__What you need to do__:
Pick up the article on configuring ZFS failure behavior after its last sentence and continue writing it.
==== Source ====
Configuring ZFS to gracefully deal with pool failures -- Prefetch Technologies

If you are running ZFS in production, you may have experienced a situation where your server paniced and reboot when a ZFS file system was corrupted. With George Wilson’s recent putback of CR #6322646, this is no longer the case. George’s putback allows the file system administrator to set the “failmode” property to control that happens when a pool incurs a fault. Here is a description of the new property from the zpool(1m) manual page:

failmode=wait | continue | panic

Controls the system behavior in the event of catas- trophic pool failure. This condition is typically a result of a loss of connectivity to the underlying storage device(s) or a failure of all devices within the pool. The behavior of such an event is determined as follows:

wait Blocks all I/O access until the device con- nectivity is recovered and the errors are cleared. This is the default behavior.

continue Returns EIO to any new write I/O requests but allows reads to any of the remaining healthy devices. Any write requests that have yet to be committed to disk would be blocked.

panic Prints out a message to the console and gen- erates a system crash dump.
==== Recorded information ====
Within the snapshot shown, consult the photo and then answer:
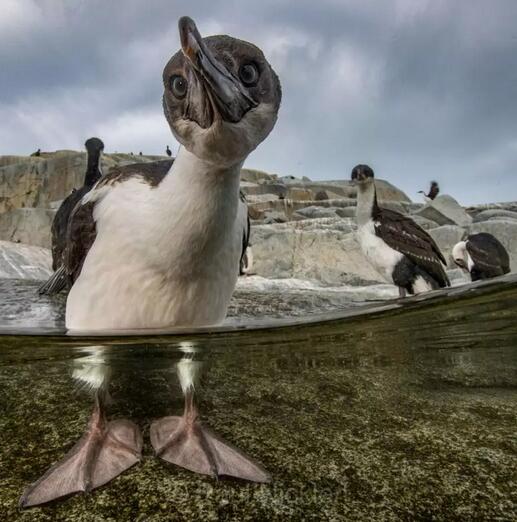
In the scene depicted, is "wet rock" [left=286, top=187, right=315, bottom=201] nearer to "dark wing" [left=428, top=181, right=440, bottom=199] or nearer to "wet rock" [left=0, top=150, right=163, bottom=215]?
====
__Answer to the exercise__:
To see just how well this feature worked, I decided to test out the new failmode property. To begin my tests, I created a new ZFS pool from two files:

$ cd / && mkfile 1g file1 file2

$ zpool create p1 /file1 /file2

$ zpool status

pool: p1
state: ONLINE
scrub: none requested
config:

NAME STATE READ WRITE CKSUM
p1 ONLINE 0 0 0
/file1 ONLINE 0 0 0
/file2 ONLINE 0 0 0

After the pool was created, I checked the failmode property:

$ zpool get failmode p1

NAME PROPERTY VALUE SOURCE
p1 failmode wait default

And then then began writing garbage to one of the files to see what would happen:

$ dd if=/dev/zero of=/file1 bs=512 count=1024

$ zpool scrub p1

I was overjoyed to find that the box was still running, even though the pool showed up as faulted:

$ zpool status

pool: p1
state: FAULTED
status: One or more devices could not be used because the label is missing or
invalid. Sufficient replicas exist for the pool to continue
functioning in a degraded state.
action: Replace the device using 'zpool replace'.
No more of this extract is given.